Please show each line in the data entries below that contains the word "items". Treat uppercase and lowercase letters as different.

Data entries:
━━━━━━

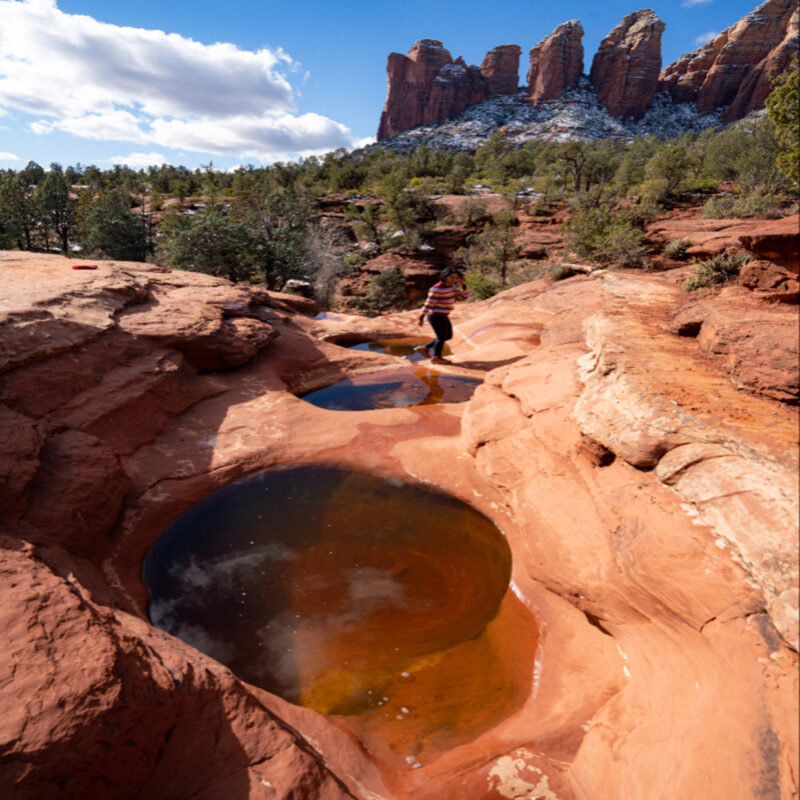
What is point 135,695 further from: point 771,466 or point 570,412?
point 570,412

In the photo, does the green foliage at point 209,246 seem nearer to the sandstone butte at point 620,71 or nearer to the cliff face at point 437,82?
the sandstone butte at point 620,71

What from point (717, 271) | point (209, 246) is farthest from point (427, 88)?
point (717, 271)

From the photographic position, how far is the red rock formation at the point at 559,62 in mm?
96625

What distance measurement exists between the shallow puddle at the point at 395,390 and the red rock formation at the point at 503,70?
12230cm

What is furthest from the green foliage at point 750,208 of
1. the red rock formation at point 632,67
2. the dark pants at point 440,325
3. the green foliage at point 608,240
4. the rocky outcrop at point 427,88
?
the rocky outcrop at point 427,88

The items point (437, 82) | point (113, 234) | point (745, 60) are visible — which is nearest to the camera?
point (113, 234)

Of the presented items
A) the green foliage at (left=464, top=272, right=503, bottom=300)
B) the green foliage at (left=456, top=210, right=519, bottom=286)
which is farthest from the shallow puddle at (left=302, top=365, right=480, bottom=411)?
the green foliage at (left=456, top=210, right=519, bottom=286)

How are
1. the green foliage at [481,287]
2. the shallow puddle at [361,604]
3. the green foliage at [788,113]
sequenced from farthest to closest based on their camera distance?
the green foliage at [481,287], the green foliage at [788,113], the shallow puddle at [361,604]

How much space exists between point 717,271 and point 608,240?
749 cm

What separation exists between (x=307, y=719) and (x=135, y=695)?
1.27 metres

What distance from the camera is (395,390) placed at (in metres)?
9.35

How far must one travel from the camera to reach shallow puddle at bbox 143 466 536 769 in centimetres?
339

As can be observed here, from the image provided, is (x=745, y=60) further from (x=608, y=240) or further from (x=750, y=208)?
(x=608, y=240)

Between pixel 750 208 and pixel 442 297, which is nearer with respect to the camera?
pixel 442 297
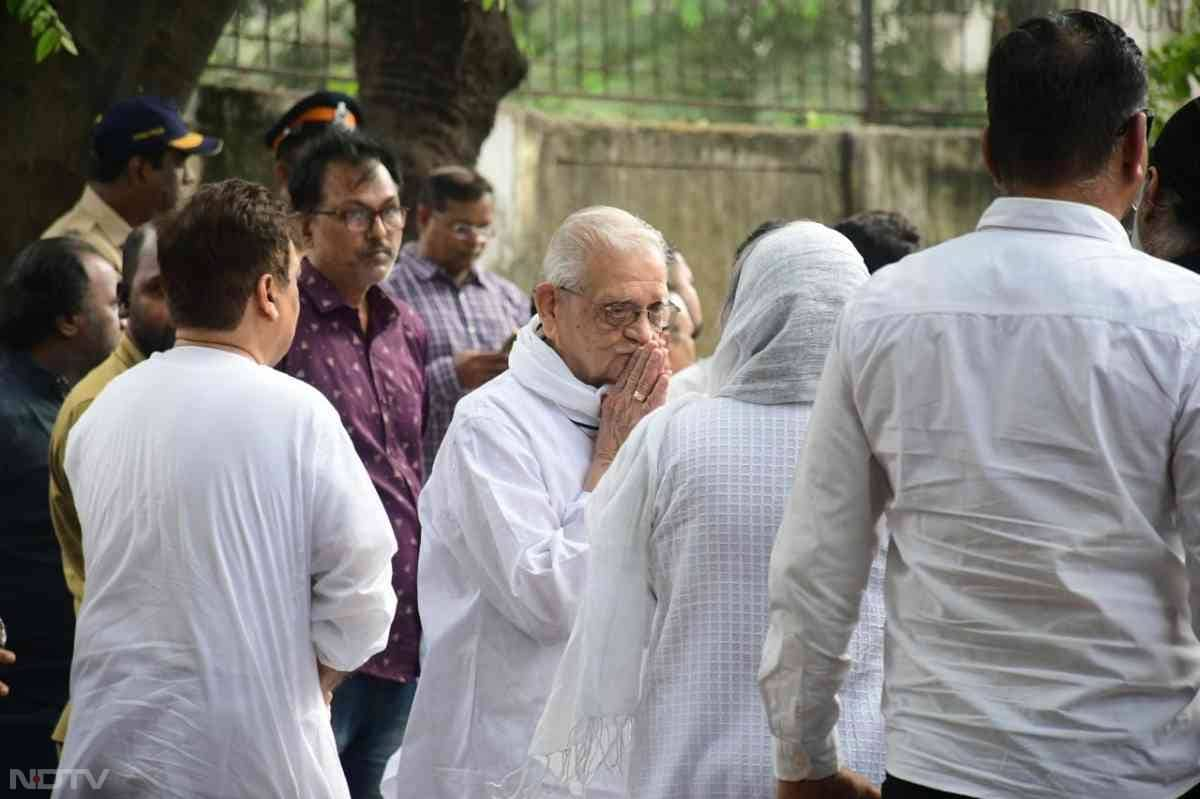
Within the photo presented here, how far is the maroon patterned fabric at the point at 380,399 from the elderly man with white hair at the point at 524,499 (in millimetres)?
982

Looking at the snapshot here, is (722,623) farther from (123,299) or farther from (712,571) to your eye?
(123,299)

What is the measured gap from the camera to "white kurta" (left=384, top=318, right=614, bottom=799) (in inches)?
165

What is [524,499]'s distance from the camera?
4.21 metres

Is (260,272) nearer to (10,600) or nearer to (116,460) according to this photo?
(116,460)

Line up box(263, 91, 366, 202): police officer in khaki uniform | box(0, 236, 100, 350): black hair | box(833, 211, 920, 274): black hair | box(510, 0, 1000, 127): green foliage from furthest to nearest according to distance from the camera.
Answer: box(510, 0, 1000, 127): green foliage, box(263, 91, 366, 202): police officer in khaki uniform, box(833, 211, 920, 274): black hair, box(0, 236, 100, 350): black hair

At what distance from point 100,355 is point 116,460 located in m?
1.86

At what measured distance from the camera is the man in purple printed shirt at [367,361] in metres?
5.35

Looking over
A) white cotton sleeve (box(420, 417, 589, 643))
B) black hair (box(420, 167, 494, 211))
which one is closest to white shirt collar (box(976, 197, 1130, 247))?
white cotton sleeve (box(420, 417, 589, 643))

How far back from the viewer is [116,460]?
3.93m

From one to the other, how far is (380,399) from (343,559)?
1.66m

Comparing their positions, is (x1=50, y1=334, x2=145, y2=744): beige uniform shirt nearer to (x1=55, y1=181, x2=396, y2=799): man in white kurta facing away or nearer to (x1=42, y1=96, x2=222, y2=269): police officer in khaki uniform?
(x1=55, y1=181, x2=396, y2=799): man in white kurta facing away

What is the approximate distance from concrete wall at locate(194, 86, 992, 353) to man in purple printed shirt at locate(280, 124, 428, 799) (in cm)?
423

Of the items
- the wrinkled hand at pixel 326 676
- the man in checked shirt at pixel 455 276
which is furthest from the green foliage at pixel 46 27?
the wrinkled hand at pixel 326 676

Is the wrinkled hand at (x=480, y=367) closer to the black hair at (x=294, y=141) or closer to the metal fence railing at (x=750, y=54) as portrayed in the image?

━━━━━━

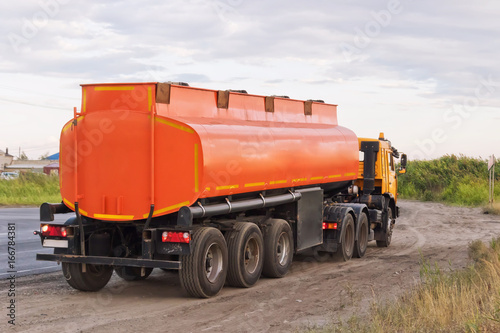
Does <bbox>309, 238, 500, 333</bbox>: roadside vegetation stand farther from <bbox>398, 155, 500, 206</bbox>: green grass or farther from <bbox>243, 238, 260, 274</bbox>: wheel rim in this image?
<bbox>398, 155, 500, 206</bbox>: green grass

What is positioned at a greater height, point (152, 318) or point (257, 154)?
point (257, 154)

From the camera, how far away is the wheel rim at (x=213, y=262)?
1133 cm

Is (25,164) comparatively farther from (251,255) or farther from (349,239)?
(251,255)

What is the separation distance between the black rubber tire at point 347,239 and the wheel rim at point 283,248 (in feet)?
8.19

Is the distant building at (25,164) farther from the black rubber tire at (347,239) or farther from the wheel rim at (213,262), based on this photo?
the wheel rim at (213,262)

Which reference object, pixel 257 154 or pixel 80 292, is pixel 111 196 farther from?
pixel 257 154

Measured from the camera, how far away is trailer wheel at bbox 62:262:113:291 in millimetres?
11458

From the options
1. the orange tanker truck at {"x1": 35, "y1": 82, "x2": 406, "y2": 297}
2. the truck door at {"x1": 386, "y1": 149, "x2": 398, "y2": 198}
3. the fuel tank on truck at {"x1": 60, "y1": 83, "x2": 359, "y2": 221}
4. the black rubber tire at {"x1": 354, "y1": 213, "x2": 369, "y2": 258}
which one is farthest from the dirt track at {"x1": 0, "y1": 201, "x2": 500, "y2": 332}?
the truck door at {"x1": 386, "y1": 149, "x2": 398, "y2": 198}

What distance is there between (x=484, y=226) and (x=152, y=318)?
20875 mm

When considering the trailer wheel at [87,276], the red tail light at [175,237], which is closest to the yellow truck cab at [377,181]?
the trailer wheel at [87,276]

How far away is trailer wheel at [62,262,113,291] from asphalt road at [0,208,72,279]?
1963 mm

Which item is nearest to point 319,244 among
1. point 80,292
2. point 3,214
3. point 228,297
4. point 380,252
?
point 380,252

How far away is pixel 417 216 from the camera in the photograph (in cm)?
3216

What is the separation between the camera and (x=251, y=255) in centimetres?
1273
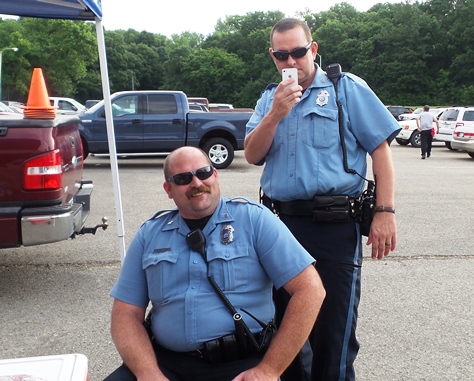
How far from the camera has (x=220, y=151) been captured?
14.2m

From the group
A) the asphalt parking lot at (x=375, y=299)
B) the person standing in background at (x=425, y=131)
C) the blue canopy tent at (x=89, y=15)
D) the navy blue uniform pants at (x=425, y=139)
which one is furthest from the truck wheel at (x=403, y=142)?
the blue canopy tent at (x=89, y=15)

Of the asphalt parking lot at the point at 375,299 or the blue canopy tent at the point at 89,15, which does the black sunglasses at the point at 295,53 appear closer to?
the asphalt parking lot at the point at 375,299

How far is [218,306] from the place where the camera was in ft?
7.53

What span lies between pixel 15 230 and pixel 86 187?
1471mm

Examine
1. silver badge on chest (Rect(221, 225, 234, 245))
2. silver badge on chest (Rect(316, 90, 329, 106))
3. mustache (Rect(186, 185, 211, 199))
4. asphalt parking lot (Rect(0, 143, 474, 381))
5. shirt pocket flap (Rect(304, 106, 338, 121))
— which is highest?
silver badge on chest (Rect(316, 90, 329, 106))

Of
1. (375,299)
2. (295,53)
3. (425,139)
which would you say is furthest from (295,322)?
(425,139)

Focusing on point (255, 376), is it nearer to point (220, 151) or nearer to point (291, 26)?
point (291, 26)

━━━━━━

-- FULL ANSWER --
The items point (437, 82) | point (113, 234) | point (745, 60) are visible — which is nearest to the camera?
Of the presented items
Of the items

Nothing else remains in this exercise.